Hugo Schuchardt an Elise Richter (55-266_27-3)

von Hugo Schuchardt

an Elise Richter

Graz

08. 06. 1922

language Deutsch

Schlagwörter: Dankschreiben Publikationsversand Abbildungen in Publikationen Phonologie Phonetik Biographisches Gesundheit sprachliche Variation Wortbildung Félibreslanguage Baskischlanguage Deutsche Dialekte Richter, Elise (1922)

Zitiervorschlag: Hugo Schuchardt an Elise Richter (55-266_27-3). Graz, 08. 06. 1922. Hrsg. von Bernhard Hurch (2009). In: Bernhard Hurch (Hrsg.): Hugo Schuchardt Archiv. Online unter https://gams.uni-graz.at/o:hsa.letter.396, abgerufen am 29. 03. 2024. Handle: hdl.handle.net/11471/518.10.1.396.


|1|

Graz, 8. Juni 1922

Verzeihen Sie, verehrte Kollegin, daß ich erst einige Tage nach dem Empfang Ihrer schönen und schmeichelhaften Gabe Ihnen dafür danke; es war Dringliches in den letzten Tagen zu erledigen, und ich wurde erst gestern Nachmittag frei.

Ihr als Büchlein verkleideter Foliant 1 hat mich in größtes Staunen versetzt; ich fühle mich geradezu geknickt.
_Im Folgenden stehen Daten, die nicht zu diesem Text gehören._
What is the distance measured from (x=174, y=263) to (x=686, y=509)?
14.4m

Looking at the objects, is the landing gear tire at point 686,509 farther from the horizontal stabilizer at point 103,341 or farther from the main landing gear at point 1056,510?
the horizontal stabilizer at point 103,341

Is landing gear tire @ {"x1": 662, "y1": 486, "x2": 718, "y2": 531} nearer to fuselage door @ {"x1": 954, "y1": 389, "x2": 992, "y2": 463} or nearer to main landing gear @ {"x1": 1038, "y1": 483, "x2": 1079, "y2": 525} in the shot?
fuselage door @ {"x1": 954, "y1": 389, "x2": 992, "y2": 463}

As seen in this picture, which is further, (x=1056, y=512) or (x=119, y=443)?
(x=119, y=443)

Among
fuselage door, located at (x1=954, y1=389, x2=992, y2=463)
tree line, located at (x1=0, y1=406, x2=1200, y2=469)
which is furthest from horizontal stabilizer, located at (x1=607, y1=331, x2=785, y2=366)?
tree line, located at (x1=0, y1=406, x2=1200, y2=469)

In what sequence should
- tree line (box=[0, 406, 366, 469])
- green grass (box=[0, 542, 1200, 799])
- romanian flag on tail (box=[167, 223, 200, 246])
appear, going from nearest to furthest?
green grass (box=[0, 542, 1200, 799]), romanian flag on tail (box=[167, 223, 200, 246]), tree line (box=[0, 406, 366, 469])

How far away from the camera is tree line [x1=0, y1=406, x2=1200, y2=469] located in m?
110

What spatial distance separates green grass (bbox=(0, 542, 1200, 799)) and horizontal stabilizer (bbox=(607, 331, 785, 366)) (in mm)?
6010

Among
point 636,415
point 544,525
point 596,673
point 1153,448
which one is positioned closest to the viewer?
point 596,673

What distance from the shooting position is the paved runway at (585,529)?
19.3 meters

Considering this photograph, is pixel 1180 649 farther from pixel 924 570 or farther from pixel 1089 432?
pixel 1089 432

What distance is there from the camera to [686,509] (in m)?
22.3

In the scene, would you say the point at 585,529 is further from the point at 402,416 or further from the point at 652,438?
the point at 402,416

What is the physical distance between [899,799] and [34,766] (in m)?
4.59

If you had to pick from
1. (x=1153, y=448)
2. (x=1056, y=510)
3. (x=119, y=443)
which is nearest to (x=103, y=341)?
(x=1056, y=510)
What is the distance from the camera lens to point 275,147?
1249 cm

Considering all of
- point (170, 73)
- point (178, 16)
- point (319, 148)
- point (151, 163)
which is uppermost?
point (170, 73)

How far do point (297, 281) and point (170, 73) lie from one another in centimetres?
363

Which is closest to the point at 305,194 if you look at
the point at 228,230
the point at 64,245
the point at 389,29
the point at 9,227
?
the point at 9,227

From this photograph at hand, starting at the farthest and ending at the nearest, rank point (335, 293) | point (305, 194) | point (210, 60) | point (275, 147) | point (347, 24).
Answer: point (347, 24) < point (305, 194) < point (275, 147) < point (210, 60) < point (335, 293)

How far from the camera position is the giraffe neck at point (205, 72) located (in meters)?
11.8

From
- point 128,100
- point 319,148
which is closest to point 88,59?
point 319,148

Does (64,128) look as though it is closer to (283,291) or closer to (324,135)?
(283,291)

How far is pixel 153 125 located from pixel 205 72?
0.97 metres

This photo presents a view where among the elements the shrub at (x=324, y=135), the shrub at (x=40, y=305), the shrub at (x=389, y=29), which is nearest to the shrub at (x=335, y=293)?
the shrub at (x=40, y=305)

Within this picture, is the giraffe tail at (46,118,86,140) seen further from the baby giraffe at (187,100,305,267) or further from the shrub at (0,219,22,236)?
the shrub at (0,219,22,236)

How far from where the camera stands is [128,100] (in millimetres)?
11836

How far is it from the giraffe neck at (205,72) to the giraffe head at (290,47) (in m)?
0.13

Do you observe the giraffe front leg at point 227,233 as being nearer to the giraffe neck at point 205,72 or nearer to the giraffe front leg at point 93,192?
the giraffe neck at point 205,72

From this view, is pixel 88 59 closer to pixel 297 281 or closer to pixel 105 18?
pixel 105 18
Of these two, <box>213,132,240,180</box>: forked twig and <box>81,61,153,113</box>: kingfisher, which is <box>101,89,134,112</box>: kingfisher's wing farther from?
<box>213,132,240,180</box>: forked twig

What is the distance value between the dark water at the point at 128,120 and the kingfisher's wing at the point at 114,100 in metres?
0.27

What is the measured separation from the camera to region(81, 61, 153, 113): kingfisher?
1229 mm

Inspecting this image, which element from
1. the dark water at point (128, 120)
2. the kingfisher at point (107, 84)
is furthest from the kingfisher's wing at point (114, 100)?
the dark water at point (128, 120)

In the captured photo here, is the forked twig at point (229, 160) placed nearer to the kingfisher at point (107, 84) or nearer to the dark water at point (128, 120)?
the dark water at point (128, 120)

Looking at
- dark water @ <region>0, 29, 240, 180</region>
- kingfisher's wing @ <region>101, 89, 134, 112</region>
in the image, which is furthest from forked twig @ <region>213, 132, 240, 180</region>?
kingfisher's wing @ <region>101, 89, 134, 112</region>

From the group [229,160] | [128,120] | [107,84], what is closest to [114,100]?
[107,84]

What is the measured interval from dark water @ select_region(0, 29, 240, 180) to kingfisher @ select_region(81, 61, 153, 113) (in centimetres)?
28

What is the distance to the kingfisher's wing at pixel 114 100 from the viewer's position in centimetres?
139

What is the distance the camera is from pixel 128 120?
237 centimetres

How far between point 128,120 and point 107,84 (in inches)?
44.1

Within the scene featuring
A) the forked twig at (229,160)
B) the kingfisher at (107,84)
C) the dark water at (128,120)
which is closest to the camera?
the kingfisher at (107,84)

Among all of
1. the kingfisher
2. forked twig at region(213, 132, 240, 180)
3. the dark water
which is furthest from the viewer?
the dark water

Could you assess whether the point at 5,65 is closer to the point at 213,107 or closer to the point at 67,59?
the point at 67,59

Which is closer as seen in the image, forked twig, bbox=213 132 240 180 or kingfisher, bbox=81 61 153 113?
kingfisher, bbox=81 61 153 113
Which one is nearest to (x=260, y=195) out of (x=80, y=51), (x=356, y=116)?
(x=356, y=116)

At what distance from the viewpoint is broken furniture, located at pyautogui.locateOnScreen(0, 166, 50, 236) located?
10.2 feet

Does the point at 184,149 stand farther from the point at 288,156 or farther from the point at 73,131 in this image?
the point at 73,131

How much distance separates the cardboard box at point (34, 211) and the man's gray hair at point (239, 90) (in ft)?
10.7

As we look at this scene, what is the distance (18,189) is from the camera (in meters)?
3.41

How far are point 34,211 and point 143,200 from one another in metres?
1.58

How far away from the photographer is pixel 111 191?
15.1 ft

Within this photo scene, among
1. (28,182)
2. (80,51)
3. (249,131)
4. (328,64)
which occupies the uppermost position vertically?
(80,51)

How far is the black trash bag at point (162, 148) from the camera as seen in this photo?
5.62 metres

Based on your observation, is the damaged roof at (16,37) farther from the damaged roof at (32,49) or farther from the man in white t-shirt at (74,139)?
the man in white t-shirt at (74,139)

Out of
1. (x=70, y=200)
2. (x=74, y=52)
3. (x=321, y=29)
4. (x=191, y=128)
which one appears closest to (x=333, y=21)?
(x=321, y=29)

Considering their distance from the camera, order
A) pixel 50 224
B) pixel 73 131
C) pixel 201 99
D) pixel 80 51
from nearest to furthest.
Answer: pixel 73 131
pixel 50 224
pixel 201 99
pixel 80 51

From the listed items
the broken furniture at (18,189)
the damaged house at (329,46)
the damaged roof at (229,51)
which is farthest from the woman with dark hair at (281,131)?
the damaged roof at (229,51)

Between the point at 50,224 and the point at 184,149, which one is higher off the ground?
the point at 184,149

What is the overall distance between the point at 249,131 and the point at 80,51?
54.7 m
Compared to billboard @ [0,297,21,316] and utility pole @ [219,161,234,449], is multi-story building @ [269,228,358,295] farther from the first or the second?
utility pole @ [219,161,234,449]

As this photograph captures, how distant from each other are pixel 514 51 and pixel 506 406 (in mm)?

Diese Fülle von Stoff! welche Arbeit!

|2| Und die vielen Bildchen und der schöne Druck! Für meine Augen freilich etwas zu eng; doch habe ich ja die Lupe neben mir. Der Altmeister muß nun zur Meisterin in die Schule gehen, das heißt müßte, denn der ausgehende Forscher hat dazu schwerlich noch Zeit. Ich habe aber gleich die Nase in den Abschnitt "Hervorhebung" gesteckt, und es kommt mir sehr laienhaft vor wie ich mich in meiner baskologischen Arbeit, die ich Ihnen vor einiger Zeit schickte [ich erwähnte Sie an S. 11. und 15.] 2 über Stark- und Hochbetonung ausgesprochen habe (entschuldigen Sie |3| den Ausdruck, ich kann mich nicht mehr davon befreien).

Wie gern würde ich mich mit Ihnen über Phonetik unterhalten! Ich komme kaum zu einer solchen Unterhaltung, kaum mit Freund Pogatscher,3 der mich öfter besucht. Da ich etwas schwerhörig bin, so sind die Beobachtungen, die ich mache, meist negativer Art. So z.B. daß* sie ein eigentlich zischendes s nicht kennen; so muß ich dann wenn schwierigere d.h. seltenere Eigennamen in der Unterhaltung vorkommen immer fragen: ist ein s darin? Mit dem r steht es ähnlich. Neulich redete ein Bekannter mir von lapulá. |4| Erst nach mehrmaligem Befragen bekam ich heraus daß er l'art pour l'art meinte. Die Östr. hören aber auch schlecht. Ich habe öfter darüber gelacht wenn sie das berl. Jackal, Mausal nachahmten, wurde aber sehr ernst, wenn sie das auch mir in die Schuhe schoben. Ich rolle nämlich das r; und so sprach ich nur dem –al zu entgehen. Da habe ich dann – das ist schon sehr lange her – angefangen, das ‑erl als ‑edl zu sprechen; das hat man sich in der Praxis gefallen lassen, als ich dann aber erklärte, daß ich ein d spräche, wollte man davon nichts wissen, ich glaube, -l sollte eine besondere Variante sein.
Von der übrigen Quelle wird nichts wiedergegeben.